Passage provided:
◆ ◆ ◆
Mikaela Jenkins has been swimming for most of her life, and her coaches have plenty to say about her work ethic.
"It takes a unique skill set to and more so a very unique mentality to be elite at what you do and I think that she certainly possesses that in the sense that, she's always looking to improve," said Newburgh Sea Creatures Head Coach Aaron Opell.
Jenkins has been swimming competitively despite having her foot amputated when she was 8 months old.
"I have a condition called PFFD which stands for Proximal Femoral Focal Deficiency and that means that my left femur is shorter than my right femur and so, in order to avoid like limb lengthening or being in a wheel chair the rest of my life, they decided to amputate my foot. It was definitely a learning curve but, the only real things that I have to work on are, I do my dives differently than other swimmers and, kicking I've just had to really work on strengthening my right leg and making sure both legs work together," said Reitz Senior Mikaela Jenkins.
◆ ◆ ◆
Information provided:
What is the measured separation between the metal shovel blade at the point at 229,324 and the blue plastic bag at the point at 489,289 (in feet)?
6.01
◆ ◆ ◆
Requirement 1:
Repeat word for word the part of the article about swimmer Mikaela Jenkins from "Mikaela Jenkins has" to "Coach Aaron Opell.".
Requirement 2:
Translate this sentence from the article about swimmer Mikaela Jenkins into Spanish: "Jenkins has been swimming competitively despite having her foot amputated when she was 8 months old."
The data are not needed here.

Written answer 1:
Mikaela Jenkins has been swimming for most of her life, and her coaches have plenty to say about her work ethic.
"It takes a unique skill set to and more so a very unique mentality to be elite at what you do and I think that she certainly possesses that in the sense that, she's always looking to improve," said Newburgh Sea Creatures Head Coach Aaron Opell.

Written answer 2:
Jenkins ha nadado de forma competitiva a pesar de que le amputaron el pie cuando tenía 8 meses.